Como organização humanitária, especializada em projetos de saúde e educação na Itália e no Médio Oriente, e preparada para trabalhar em contextos de emergência, desde fevereiro Hope destacou-se como um dos principais protagonistas capazes de implementar ações específicas em resposta ao sos dos hospitais com maiores dificuldades no tratamento de doentes atingidos pela epidemia de coronavírus. Centenas de milhares de dispositivos de proteção para os profissionais da saúde e a população, e mais de 170 aparelhos médicos salva-vidas, mas também prestação de serviços ao pessoal médico e oferta de meios às famílias dos doentes em dificuldades concretas. Pela segunda vez, nesta nova emergência, a mobilização foi rápida e, agora, incansavelmente, os voluntários chegam onde há necessidade — hospitais, paróquias e famílias em situações difíceis — levando respiradores pulmonares, máscaras, computadores e alimentos. Contudo, a missão que melhor demonstra a amplitude da solidariedade humana viu Hope protagonista da maior operação italiana a favor dos hospitais brasileiros, através da compra e doação de 18 unidades de terapia intensiva equipadas com ventiladores pulmonares de alta tecnologia e ecógrafos portáteis para o diagnóstico e tratamento da Covid-19, com um valor superior a um milhão de euros, obtido graças ao precioso apoio de doadores particulares e associações filantrópicas, incluindo a Fundação europeia Guido Venosta, de Giuseppe Caprotti.
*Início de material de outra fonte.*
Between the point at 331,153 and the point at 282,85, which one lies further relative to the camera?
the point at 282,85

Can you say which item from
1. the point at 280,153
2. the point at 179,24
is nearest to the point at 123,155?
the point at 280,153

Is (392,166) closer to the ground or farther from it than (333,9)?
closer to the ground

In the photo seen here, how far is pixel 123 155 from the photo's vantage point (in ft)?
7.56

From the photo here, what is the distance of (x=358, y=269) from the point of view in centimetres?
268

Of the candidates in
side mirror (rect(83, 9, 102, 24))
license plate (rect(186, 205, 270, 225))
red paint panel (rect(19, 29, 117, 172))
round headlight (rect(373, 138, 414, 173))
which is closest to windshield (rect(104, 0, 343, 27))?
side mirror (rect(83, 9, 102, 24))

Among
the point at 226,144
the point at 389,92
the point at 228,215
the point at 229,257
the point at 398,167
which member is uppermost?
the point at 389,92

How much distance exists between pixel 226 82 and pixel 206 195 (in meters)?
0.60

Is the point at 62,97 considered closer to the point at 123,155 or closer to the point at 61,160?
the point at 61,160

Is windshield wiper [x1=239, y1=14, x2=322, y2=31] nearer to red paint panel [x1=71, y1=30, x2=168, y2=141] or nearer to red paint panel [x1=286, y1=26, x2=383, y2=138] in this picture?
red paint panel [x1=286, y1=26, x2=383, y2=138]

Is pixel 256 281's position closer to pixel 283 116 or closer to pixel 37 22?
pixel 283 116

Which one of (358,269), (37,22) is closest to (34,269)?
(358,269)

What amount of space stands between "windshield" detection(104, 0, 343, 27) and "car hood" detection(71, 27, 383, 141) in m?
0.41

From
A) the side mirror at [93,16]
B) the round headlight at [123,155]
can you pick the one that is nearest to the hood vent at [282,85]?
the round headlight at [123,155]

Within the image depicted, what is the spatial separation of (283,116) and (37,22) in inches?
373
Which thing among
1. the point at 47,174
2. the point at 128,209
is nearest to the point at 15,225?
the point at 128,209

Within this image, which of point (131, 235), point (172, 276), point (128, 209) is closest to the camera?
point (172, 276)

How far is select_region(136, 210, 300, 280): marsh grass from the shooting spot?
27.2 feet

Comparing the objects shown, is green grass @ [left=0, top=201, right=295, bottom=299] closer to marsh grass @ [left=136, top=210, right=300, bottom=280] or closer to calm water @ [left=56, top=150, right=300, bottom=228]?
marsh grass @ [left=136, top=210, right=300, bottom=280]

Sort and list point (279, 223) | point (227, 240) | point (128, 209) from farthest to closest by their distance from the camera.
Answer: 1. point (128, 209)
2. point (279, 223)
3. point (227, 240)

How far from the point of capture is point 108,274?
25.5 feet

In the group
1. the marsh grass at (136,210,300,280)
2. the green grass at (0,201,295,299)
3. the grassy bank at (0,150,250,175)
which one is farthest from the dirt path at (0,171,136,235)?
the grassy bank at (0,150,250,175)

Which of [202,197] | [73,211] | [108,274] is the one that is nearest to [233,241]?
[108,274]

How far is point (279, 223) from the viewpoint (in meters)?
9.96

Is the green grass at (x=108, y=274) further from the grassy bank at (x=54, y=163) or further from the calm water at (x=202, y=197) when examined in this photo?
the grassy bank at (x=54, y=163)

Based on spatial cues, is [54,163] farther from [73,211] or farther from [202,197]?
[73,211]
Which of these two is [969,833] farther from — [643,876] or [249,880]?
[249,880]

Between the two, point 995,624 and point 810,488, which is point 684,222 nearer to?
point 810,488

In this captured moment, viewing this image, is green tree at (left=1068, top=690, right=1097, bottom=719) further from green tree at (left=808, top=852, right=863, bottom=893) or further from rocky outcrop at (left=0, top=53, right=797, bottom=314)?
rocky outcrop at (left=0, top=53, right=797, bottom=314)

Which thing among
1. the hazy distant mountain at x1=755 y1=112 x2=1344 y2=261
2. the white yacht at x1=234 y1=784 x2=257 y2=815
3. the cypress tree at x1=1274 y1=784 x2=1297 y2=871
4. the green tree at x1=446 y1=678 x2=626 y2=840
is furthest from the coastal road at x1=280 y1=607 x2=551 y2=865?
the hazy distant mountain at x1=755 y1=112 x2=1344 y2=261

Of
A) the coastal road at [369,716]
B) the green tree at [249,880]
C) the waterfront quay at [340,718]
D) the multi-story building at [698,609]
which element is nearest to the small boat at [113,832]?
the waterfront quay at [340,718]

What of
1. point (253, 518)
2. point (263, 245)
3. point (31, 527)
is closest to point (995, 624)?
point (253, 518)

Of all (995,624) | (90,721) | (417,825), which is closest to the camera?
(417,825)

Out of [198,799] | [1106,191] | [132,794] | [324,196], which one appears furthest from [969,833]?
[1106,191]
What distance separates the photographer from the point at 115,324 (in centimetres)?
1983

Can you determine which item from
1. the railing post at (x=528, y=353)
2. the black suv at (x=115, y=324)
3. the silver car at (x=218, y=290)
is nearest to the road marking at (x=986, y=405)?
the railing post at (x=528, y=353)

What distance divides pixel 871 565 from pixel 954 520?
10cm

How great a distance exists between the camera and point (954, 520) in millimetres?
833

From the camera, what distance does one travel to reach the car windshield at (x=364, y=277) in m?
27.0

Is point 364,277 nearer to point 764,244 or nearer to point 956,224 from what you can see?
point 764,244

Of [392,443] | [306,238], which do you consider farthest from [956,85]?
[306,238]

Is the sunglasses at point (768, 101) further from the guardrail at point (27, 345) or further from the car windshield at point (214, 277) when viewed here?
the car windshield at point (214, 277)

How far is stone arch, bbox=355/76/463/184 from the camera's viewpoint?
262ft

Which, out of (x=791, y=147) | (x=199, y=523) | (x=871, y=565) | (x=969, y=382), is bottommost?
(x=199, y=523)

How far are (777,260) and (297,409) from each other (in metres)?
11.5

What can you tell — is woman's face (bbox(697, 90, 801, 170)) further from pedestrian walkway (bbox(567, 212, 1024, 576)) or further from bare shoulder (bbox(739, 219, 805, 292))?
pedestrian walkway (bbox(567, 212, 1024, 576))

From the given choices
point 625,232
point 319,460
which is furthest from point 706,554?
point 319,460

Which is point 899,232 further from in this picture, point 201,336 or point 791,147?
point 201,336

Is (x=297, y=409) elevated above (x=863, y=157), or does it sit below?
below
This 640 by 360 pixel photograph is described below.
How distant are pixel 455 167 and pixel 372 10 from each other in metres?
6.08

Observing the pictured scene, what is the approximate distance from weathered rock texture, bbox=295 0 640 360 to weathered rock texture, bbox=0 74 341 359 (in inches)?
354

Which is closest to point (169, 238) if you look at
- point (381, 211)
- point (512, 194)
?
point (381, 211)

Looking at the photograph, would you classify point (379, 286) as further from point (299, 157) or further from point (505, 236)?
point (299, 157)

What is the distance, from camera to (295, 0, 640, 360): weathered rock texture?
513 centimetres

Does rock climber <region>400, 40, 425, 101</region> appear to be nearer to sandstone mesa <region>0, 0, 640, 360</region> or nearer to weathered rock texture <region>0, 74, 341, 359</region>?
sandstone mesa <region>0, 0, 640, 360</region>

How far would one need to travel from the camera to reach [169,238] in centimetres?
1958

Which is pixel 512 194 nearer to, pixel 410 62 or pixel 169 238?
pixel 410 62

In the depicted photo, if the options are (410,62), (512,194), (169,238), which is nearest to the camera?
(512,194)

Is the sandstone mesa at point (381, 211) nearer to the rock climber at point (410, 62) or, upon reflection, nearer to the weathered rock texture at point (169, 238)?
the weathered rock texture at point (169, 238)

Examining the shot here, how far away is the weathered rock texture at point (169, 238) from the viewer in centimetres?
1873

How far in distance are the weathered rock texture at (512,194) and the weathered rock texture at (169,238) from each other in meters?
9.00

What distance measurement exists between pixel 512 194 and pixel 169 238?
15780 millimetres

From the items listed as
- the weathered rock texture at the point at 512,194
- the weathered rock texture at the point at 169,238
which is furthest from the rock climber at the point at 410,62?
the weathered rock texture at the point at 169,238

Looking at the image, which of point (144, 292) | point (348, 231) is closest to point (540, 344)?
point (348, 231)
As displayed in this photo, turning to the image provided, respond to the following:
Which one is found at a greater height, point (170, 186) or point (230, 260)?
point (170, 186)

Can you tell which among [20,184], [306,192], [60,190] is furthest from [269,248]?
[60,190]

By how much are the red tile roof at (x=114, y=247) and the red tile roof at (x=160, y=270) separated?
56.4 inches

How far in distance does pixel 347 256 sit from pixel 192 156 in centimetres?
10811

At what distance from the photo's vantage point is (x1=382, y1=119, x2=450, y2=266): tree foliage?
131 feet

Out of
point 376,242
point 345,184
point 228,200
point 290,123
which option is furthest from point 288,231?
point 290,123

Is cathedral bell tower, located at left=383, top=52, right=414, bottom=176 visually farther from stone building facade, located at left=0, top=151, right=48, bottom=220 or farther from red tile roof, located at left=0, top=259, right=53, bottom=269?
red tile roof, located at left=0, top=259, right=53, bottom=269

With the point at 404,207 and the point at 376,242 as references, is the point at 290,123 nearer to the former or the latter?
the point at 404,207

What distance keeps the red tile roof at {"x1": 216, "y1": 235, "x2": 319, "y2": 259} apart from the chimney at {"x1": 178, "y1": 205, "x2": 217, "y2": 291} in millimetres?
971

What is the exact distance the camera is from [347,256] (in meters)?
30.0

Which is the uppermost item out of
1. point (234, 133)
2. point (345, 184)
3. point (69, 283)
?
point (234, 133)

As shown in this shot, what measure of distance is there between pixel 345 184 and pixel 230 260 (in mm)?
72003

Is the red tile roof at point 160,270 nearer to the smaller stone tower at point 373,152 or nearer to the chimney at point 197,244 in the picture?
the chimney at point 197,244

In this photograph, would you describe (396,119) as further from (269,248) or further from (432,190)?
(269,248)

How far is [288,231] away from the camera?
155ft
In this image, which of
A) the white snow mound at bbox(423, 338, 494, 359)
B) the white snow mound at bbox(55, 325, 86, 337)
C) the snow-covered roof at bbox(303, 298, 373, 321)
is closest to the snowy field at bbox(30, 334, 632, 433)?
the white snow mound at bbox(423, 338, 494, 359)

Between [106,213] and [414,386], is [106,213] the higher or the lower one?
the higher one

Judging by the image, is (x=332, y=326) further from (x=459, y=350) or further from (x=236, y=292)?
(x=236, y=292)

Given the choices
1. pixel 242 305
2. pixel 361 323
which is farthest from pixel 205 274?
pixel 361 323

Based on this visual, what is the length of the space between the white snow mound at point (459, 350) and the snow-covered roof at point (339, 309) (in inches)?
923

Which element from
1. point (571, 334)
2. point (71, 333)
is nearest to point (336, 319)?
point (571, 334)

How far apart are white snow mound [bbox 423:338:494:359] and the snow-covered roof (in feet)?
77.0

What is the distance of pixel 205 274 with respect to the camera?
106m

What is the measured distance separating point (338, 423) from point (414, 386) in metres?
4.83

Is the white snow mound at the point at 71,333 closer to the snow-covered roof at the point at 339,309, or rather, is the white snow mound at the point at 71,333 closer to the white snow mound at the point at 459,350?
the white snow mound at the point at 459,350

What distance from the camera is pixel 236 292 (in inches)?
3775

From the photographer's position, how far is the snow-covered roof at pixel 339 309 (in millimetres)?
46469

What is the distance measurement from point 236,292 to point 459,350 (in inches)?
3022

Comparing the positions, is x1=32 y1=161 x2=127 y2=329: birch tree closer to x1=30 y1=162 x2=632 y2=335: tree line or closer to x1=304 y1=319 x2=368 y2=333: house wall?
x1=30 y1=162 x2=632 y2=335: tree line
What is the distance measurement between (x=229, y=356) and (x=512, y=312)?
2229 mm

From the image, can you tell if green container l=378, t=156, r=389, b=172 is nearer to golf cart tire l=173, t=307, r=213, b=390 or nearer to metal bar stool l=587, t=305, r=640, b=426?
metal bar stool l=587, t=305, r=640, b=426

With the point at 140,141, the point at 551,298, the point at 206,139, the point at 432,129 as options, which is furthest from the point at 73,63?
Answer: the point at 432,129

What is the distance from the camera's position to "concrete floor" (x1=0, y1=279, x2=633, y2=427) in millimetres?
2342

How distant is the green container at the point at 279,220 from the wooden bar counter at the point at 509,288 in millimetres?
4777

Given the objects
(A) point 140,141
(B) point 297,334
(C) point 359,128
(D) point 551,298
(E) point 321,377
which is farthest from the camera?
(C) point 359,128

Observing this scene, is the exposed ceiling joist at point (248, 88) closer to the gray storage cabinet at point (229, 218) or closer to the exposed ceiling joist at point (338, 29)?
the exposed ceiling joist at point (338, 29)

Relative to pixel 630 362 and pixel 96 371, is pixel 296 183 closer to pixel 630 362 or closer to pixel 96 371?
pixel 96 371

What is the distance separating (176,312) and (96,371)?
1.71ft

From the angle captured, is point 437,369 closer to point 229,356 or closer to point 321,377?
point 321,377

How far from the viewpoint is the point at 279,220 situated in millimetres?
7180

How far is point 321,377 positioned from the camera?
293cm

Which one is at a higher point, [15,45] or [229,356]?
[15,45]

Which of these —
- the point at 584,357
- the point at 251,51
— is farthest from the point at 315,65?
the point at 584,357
A iniciativa nasceu em resposta ao apelo do Papa Francisco através do seu esmoler, cardeal Konrad Krajewski, que confiou a Elena a missão no então segundo país do mundo por número de contágios e mortes. Como testemunho do grande trabalho realizado, uma nova unidade de terapia intensiva chamada Unidade intensiva Papa Francisco & Hope Onlus foi inaugurada no hospital São Lucas, em Porto Alegre, com um gesto que manifesta a gratidão de toda a vasta comunidade local. Nesta longa viagem da esperança, Paolo Taccone foi acompanhado pelo ex-dirigente do Banco mundial, Antonio Guizzetti, que também é voluntário de Hope. Juntos viajaram milhares de km até às estruturas mais desfavorecidas, de difícil acesso, também de um ponto de vista logístico. Com efeito, alguns destes hospitais encontram-se em recantos remotos do país e oferecem serviços de saúde num raio de quinhentos km, cobrindo assim as áreas habitadas pela população amazónica. Receberam os equipamentos médicos os centros que estavam desprovidos, geridos principalmente por várias ordens religiosas, que oferecem cuidados gratuitos a todos: o hospital Santa Casa da Misericórdia em Goiânia, o hospital de maternidade Dom Orione em Araguaiana, a sociedade beneficente São Camilo em Crato, o hospital São José em Aracaju, o hospital São Francisco na Providência de Deus, no Rio de Janeiro, e o hospital São Lucas em Porto Alegre. Todos foram doados, sem nada exigir em troca. «Não foi absolutamente fácil encontrar doadores prontos a apostar numa missão quase impossível — admite Elena, na véspera da sua partida para a próxima missão, no Líbano — mas no Brasil, na Índia e no Líbano, há milhares de pessoas esquecidas, que a epidemia corre o risco de tornar invisíveis: pelo contrário, esta deve ser a ocasião para despertar em todos uma humanidade e uma força hoje adormecidas. Pois cabe a nós e às novas gerações capitalizar a necessidade de uma relação com o outro, renovando o nosso olhar sobre o próximo: um olhar que restitua sentido e esperança à vida de todos os dias».